Précarité : montée en puissance des CDD et de l’intérim

Une note de la Direction de l’animation de la recherche, des études et des statistiques DARES confirme la montée en puissance de la précarité. Certes, la très grande majorité des salariéEs (84,6 %) est en CDI. Mais la part des salariéEs en contrats précaires ne cesse d’augmenter depuis le début des années 1980.

Désormais, une majorité des salariéEs de 15-24 ans (55 %) est sous contrat précaire.

10,8 % des salariéEs sont en CDD (5 % au début des années 1980), 3 % en intérim (1 % au début des années 1980), et 1,6 % en apprentissage.  En théorie, les CDD n’ont « ni pour objet ni pour effet de pourvoir durablement un emploi lié à l’activité normale et permanente de l’entreprise » (code du travail).

Dans la pratique, ce n’est pas le cas.

En 2017, la DARES avait déjà établi que « plus de la moitié des établissements optent pour le CDD plutôt que pour le CDI afin de limiter les risques en cas de ralentissement de leur activité».  Autrement dit, les patrons embauchent en CDD pour faire porter le risque sur les salariéEs plutôt que sur eux. Et les gouvernements n’ont cessé de modifier la législation pour leur faciliter la tâche.

Précarité généralisée… et légalisée

Ainsi, depuis 2015, les CDD peuvent être renouvelés deux fois (au lieu d’une). Depuis les ordonnances de l’été 2017, les accords de branche peuvent en outre déterminer, sans aucun plafond, le nombre maximal de renouvellement de CDD, leur durée maximale et les durées de carence !

Dans certains secteurs (comme la restauration), les patrons peuvent déjà avoir recours aux « CDD d’usage », qui leur permettent de faire à peu près ce qu’ils veulent.

Dans le nettoyage par exemple, des salariéEs enchaînent les CDD, en passant par la case chômage le temps du délai de carence. Autrement dit, une partie des salariéEs (surtout des ouvrierEs et des employéEs) est enfermée dans la précarité de façon durable.

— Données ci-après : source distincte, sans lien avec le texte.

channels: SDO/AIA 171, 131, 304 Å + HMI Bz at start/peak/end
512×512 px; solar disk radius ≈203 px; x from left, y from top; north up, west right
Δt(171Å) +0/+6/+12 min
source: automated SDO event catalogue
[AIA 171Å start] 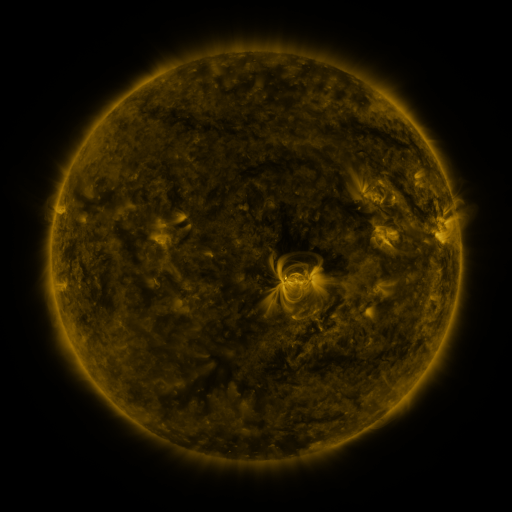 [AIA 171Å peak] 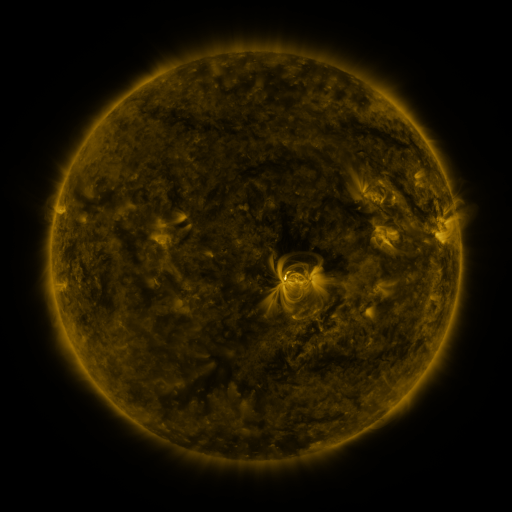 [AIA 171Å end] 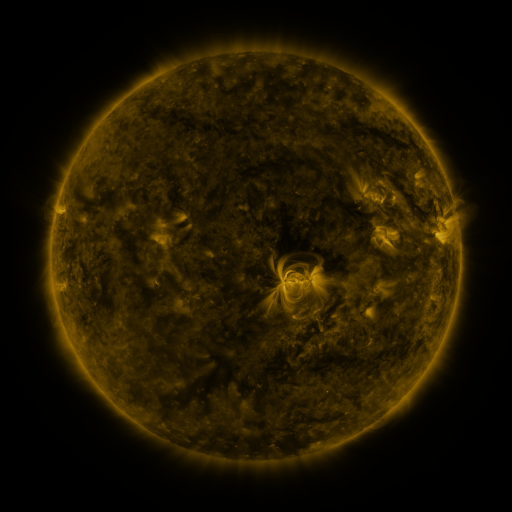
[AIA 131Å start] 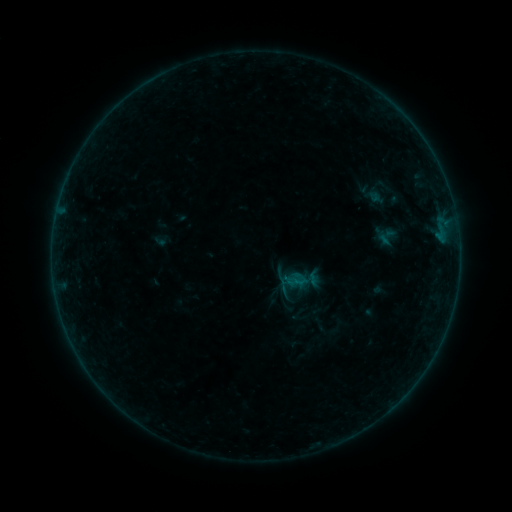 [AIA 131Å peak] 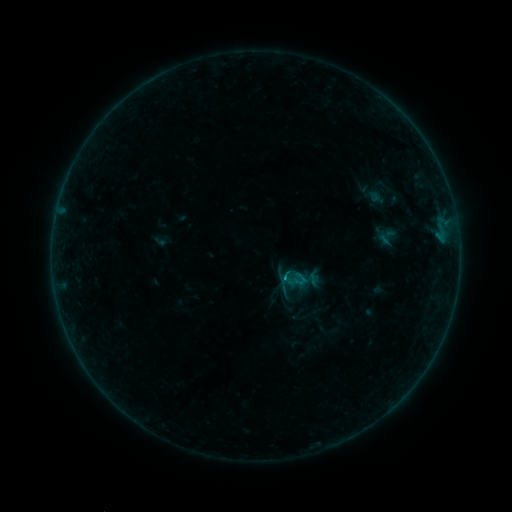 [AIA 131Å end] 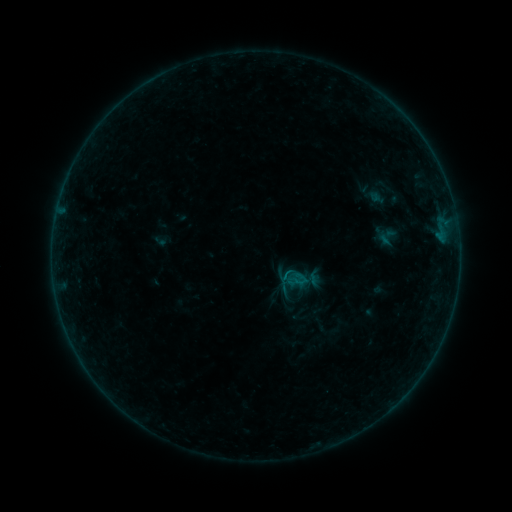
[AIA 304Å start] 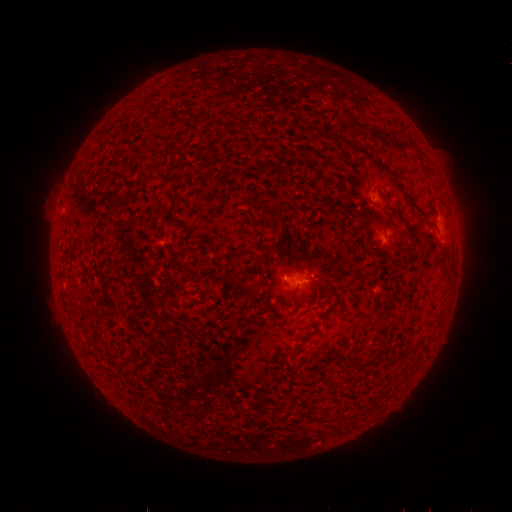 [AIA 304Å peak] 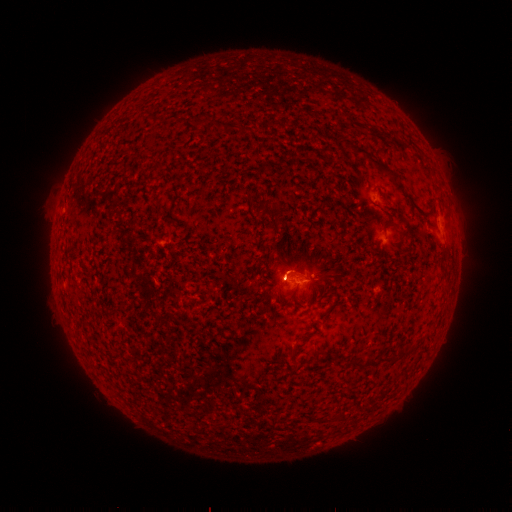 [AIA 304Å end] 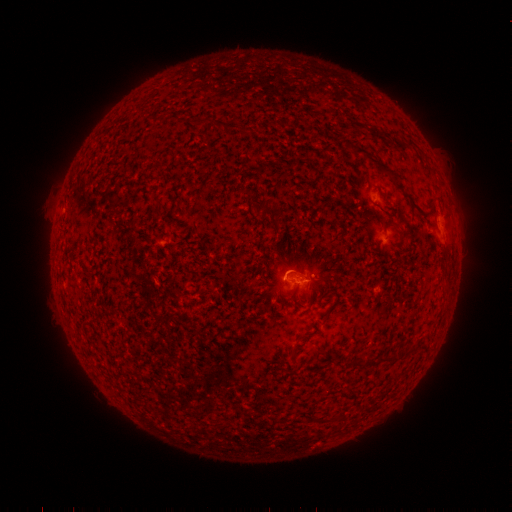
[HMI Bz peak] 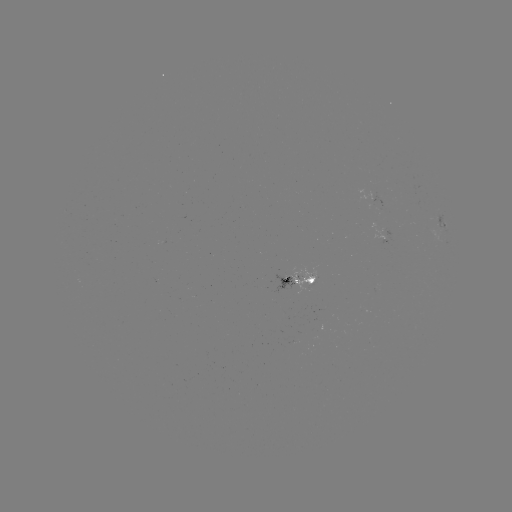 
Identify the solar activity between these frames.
B2.3 flare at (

De façon cyni-que, la classe dominante s’appuie sur cette « dualisation » du marché du travail pour stigma-tiser les « privilégiés ».

Il faudrait en finir avec les protections liées au CDI, au nom de « l’égalité ».

Cela permettrait aux exclus du marché de travail de pouvoir y trouver leur place. C’est le sens des ordonnances Macron de l’été dernier, avec à terme l’horizon d’un contrat unique pour tous, où la force de travail sera sans protection.

La durée des CDD est en outre de plus en plus courte.

La part des contrats de moins d’un mois est passé de 57 % des CDD en 1998 à 83 % en 2017 ; la part des contrats d’une seule journée s’est accrue, passant de 8 % en 2001 à 30 % des CDD en 2017. Les secteurs qui contribuent le plus à l’augmentation de la part des CDD très courts sont l’hébergement médico-social et la santé.

Si les services sont gourmands en CDD, l’industrie et la construction raffolent de l’intérim, avec un taux de recours de 12 %. Le nombre d’intérimaires a progressé de 11,5 % entre avril 2017 et avril 2018. Près de 80 % des -intérimaires sont des ouvrierEs.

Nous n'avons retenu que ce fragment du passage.